Reputation: 27
I'm trying to write a java regular expression to extract text from wikipedia links, but I'm coming up short.
In essence I want to extract <article alias>
from [[Some Article|<article alias>]]
. The sequence [[<Any article>|<any alias>]]
will show up an unknown amount of times for any given string.
Basically I'm looking for a regular expression to put in <regexp here>
:
final String someRandomText = "Some random text about [[Roman Empire|the romans]]";
final String replaced = someRandomText.replaceAll("<regexp here>", "$1");
Any ideas?
Upvotes: 0
Views: 220
Reputation: 79115
By using the regex, \[\[[^|]*\|(.*)\]\]
you can retrieve group(1) from the matched text.
Demo:
import java.util.regex.Matcher;
import java.util.regex.Pattern;
public class Main {
public static void main(String args[]) {
Matcher matcher = Pattern.compile("\\[\\[[^|]*\\|(.*)\\]\\]")

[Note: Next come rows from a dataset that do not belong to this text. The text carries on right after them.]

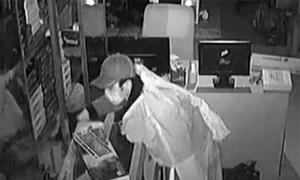 Siêu trộm trùm áo mưa đột nhập công ty bị bắt quả tang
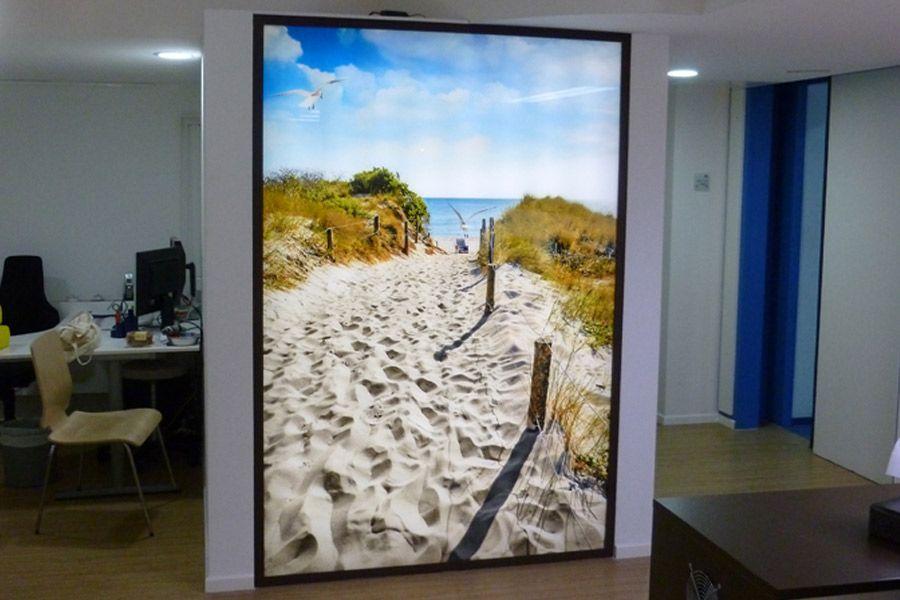 glaswand im b ro mit druck auf esg glas mit led beleuchtung bilder fotos pinterest glas. Black Bedroom Furniture Sets. Home Design Ideas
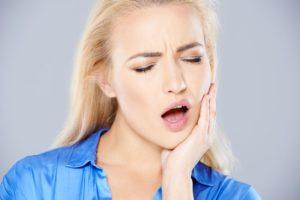 больно открывать рот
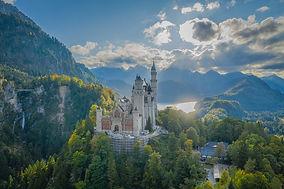 Arcitektur Außenaufnahme Schloss Neuschwanstein.jpg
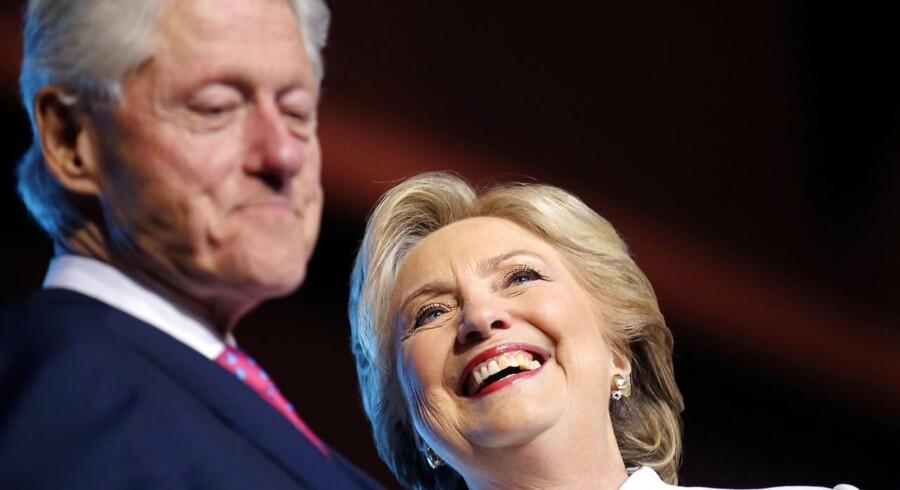 Mindre end en uge før det amerikanske valg har FBI frigivet 129-sider om Bill Clinton, der på sin sidste dag i Det Hvide Hus i 2001 benådede en eftersøgt. (Foto: CARLOS BARRIA/Scanpix 2016)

.matcher("Some random text about [[Roman Empire|the romans]]");
while (matcher.find()) {
System.out.println(matcher.group(1));
}
}
}
Output:
the romans
Explanation of the regex at regex101:
Upvotes: 4
Reputation: 163372
If you want to match that format, you might also use a capture group.
\[\[[^|]+\|(.+?)]]
\[\[
Match [[
[^|]+\|
Match 1+ times any char except |
, then match the |
(.+?)
Capture group 1, match as least as possible chars]]
Match ]]
Example code
String regex = "\\[\\[[^|]+\\|(.+?)]]";
String string = "Some random text about [[Roman Empire|the romans]] test Some random text about [[Another Empire|the romans 2]]";
Pattern pattern = Pattern.compile(regex);
Matcher matcher = pattern.matcher(string);
while (matcher.find()) {
System.out.println(matcher.group(1));
}
Output
the romans
the romans 2
If you want to use replaceAll
for the given example, you can match as least as possible chars up to the pattern, and then replace with group 1 using $1
final String someRandomText = "Some random text about [[Roman Empire|the romans]]";
final String replaced = someRandomText.replaceAll(".*?\\[\\[[^|]+\\|(.+?)]]", "$1");
System.out.println(replaced);
Output
the romans
Upvotes: 4